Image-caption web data
--------------------------------------------------
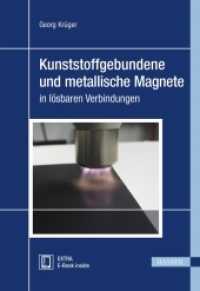 Kunststoffgebundene und metallische Magnete in l&ouml;sbaren Verbindungen : Extra: E-Book inside （1. Aufl. 2015. VI, 130 S. 40 SW-Abb. 246 mm）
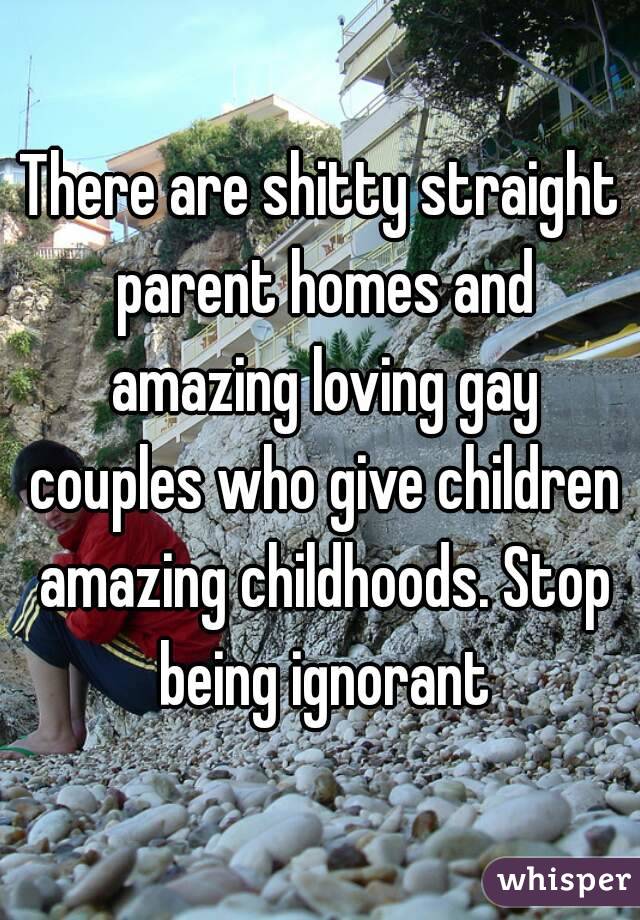 There are shitty straight parent homes and amazing loving gay couples who give children amazing childhoods. Stop being ignorant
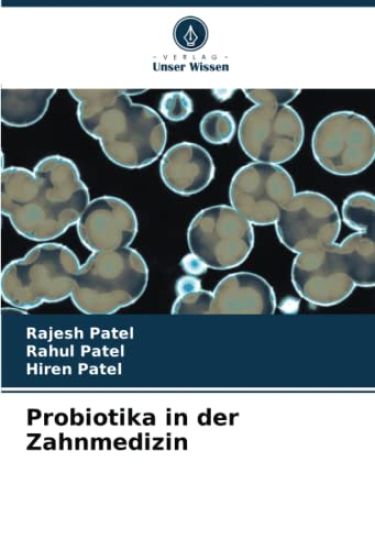 Probiotika in der Zahnmedizin
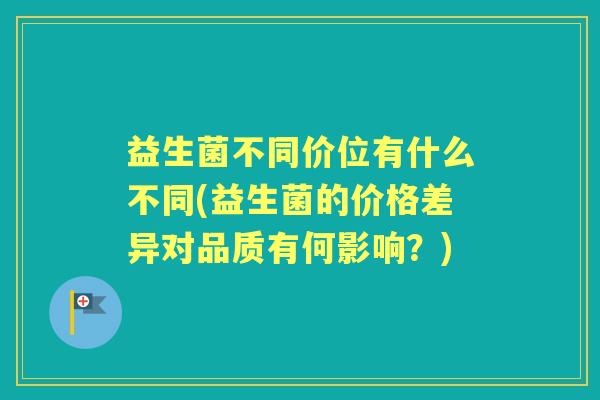 益生菌不同价位有什么不同(益生菌的价格差异对品质有何影响？)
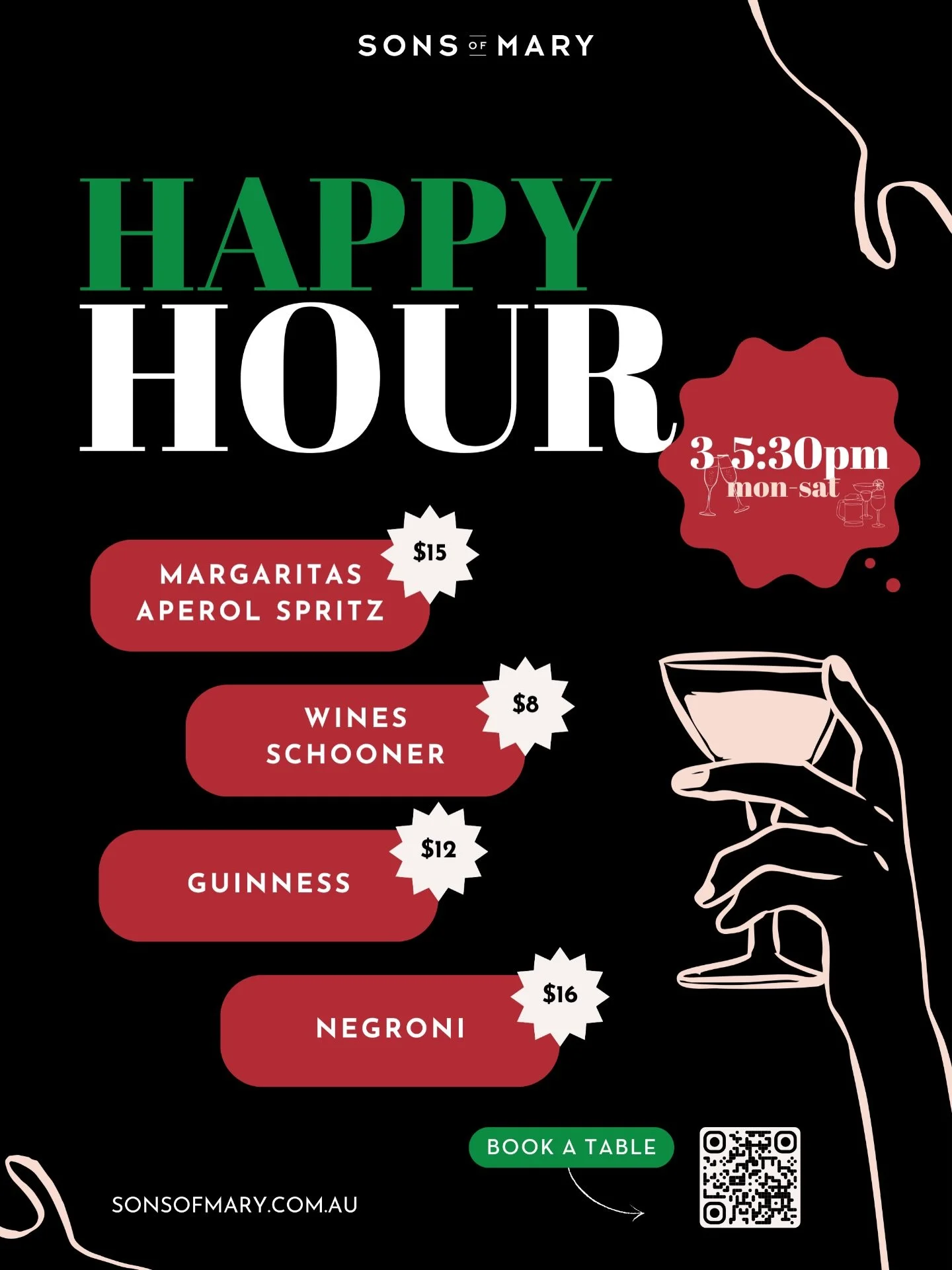 Pull up a chair for Happy Hour at Sons of Mary!

Join us Monday to Thursday from 3-5:30pm, with a selection of favourites at easy-on-your-wallet prices:

$15 margaritas and Aperol spritzes
$8 selected wines and schooners
$12 Guinness
$16 Negronis

Dr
--------------------------------------------------
Your assignment:
Each line from the start of the entries to the line holding "益生菌不同价位有什么不同(益生菌的价格差异对品质有何影响？)" is to be given again exactly, both ends included, and each picture is to be left out.

Your solution:
 Kunststoffgebundene und metallische Magnete in l&ouml;sbaren Verbindungen : Extra: E-Book inside （1. Aufl. 2015. VI, 130 S. 40 SW-Abb. 246 mm）
 There are shitty straight parent homes and amazing loving gay couples who give children amazing childhoods. Stop being ignorant
 Probiotika in der Zahnmedizin
 益生菌不同价位有什么不同(益生菌的价格差异对品质有何影响？)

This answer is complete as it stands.